Rewrite the material as a numbered list, covering only the lines from the one containing "How do you arrange" up to and including the one containing "point (140, 125) <", and omit any blank lines.

— Start of Provided material —

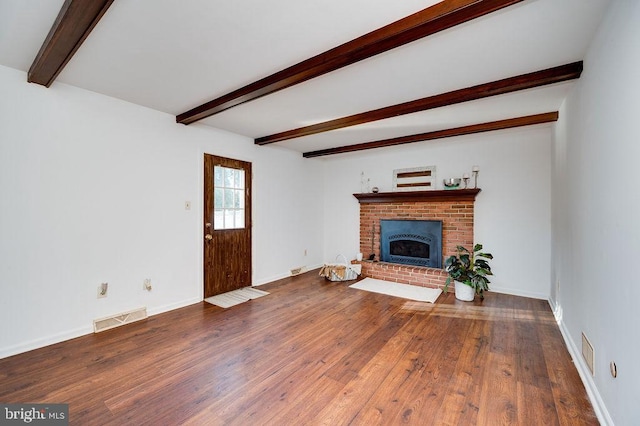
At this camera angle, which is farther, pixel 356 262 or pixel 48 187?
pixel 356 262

— End of Provided material —
— Start of Provided material —

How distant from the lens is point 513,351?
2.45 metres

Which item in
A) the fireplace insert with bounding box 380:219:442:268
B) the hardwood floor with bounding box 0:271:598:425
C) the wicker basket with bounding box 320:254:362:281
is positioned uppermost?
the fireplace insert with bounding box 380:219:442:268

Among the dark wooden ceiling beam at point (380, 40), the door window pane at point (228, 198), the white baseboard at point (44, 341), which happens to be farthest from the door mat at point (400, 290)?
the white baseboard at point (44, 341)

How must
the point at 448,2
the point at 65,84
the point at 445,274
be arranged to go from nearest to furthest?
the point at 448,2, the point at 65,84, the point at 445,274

— End of Provided material —
— Start of Provided material —

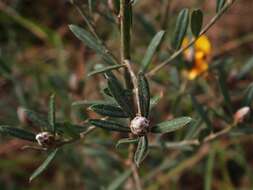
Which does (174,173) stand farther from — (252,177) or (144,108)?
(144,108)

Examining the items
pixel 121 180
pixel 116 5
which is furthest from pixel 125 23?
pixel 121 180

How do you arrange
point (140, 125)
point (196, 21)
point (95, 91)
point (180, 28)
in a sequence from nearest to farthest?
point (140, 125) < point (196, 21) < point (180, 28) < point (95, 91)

— End of Provided material —

- **Output for this exercise**:
1. How do you arrange
2. point (140, 125)
3. point (196, 21)
4. point (95, 91)
5. point (180, 28)
6. in a sequence from nearest to farthest?
7. point (140, 125) < point (196, 21) < point (180, 28) < point (95, 91)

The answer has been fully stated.